- REQUESTS
1) Print everything in the Corvette 427 post below from "I did not have" down to "write-up is HERE.".
2) Using the Corvette 427 post below, explain in one to three sentences why the author had to modify the bracket for the PCV oil catch can.
3) Based on the Corvette 427 post below, decide whether each statement agrees with the text. Answer yes or no for each, and quote the words that settle it.
(a) Only 2552 of the 427 models were made for the 2013 model year.
(b) The author's car came with stripes.
(c) The author bought another receiver from Genie to get the garage opener working.

- EXCERPT
________

This 2013 Corvette 427 (1SC) was purchased new from Fred Gamble at Jim Ellis Chevrolet. This car was a 60th Anniversary Package car sans stripes with black wheels- exactly what I was looking for. My 2012 Grand Sport was returned to stock and traded in for this car. Fred and the Jim Ellis sales staff were great to work with and I would not hesitate to recommend them to anyone looking for a Corvette. That said, I made the mistake of not double checking all of the boxes in the car when I turned it in and left my iPod and 64GB flash drive in the center console, never to be recovered- draw your own conclusions. Window sticker is HERE.
The 427 model was released in the final year of C6 production as a send-off of sorts, only 2552 427 models were made for the 2013 model year, a convertible with the LS7 engine (Hib Halverson's excellent LS7 write-up HERE); up until this model only available in the Z06. Press release is HERE, Hero Card is HERE, website I archived with videos is HERE.
The Lear Car2U remote has replaced Homelink and it can be painful to program- I had to buy another receiver from Liftmaster for my Genie opener to work. Programming instructions are HERE.
So how does the 427 compare to the Grand Sport? I thought on paper it didn't appear to be a huge difference but the torque, the sound, the feeling is something numbers on paper cannot explain- if you're happy with your LS3 don't test drive an LS7 It seems like a much angrier, race oriented motor- PERFECT for me.
Some worry about the LS7 valve guide issues, motor failures still seem to be occurring after "the fix"....no worries for me, 100k mile warranty should cover anything that fails. Outside of that I will just bite the bullet and get the heads addressed before the warranty expires. GM's response to this LS7 Valve Guide Issue (archived HERE) and a thread with links to a map of shops that perform the wiggle test to determine if valve guides are within spec HERE (interactive map HERE) as well as registry links to those that have had the test. Hib Halverson's DIY wiggle test guide is HERE. EXCELLENT LS7 article on the Camaro forum HERE and on the LS7 heads HERE.
I did not have time between business trips to clean it and take pictures as delivered but found my car's twin at Gulf Coast Motorworks, so these pics are exactly what my car looked like the day it was delivered:
Some things swapped out the day I brought it home (from the Grand Sport) were the:
Odyssey PC1200MJT and the Eagle Eye LED Tail Lights
One of the first swapover mods from the GS to the 427 was the Elite Engineering PCV Oil Catch Can -
Installation Instructions HERE, Super Chevy write-up is HERE.
Since the GS had an LS3 and the 427 has an LS7, I had to modify the bracket to work on the new motor, the top needed to be shortened and I had to redrill the mounting holes and paint, but it turned out great. I also needed to source some new bolts to mount the bracket to the block and went with some standard HEX head bolts with washers, easy to access with a gear wrench. Once installed and everything was back in place it is hard to spot and looks OE.
Next up, got rid of the horrible (IMO) shift knob and replace it with something more functional- a round white ball knob from Southern Car Parts. Not only is this more functional for me and my flat palm style of shifting, I was able to store the OE knob.

________

- COLLECTED DATA
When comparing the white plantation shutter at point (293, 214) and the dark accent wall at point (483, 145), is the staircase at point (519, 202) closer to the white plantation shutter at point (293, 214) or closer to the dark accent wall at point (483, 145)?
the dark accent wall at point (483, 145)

________

- IN RESPONSE
1)
I did not have time between business trips to clean it and take pictures as delivered but found my car's twin at Gulf Coast Motorworks, so these pics are exactly what my car looked like the day it was delivered:
Some things swapped out the day I brought it home (from the Grand Sport) were the:
Odyssey PC1200MJT and the Eagle Eye LED Tail Lights
One of the first swapover mods from the GS to the 427 was the Elite Engineering PCV Oil Catch Can -
Installation Instructions HERE, Super Chevy write-up is HERE.

2) The author's Grand Sport had an LS3, but the 427 has an LS7, so the bracket had to be modified to work on the new motor. The author shortened the top, redrilled the mounting holes and painted it.

3)
(a) Yes: "only 2552 427 models were made for the 2013 model year"
(b) No: "This car was a 60th Anniversary Package car sans stripes"
(c) No: "I had to buy another receiver from Liftmaster for my Genie opener to work"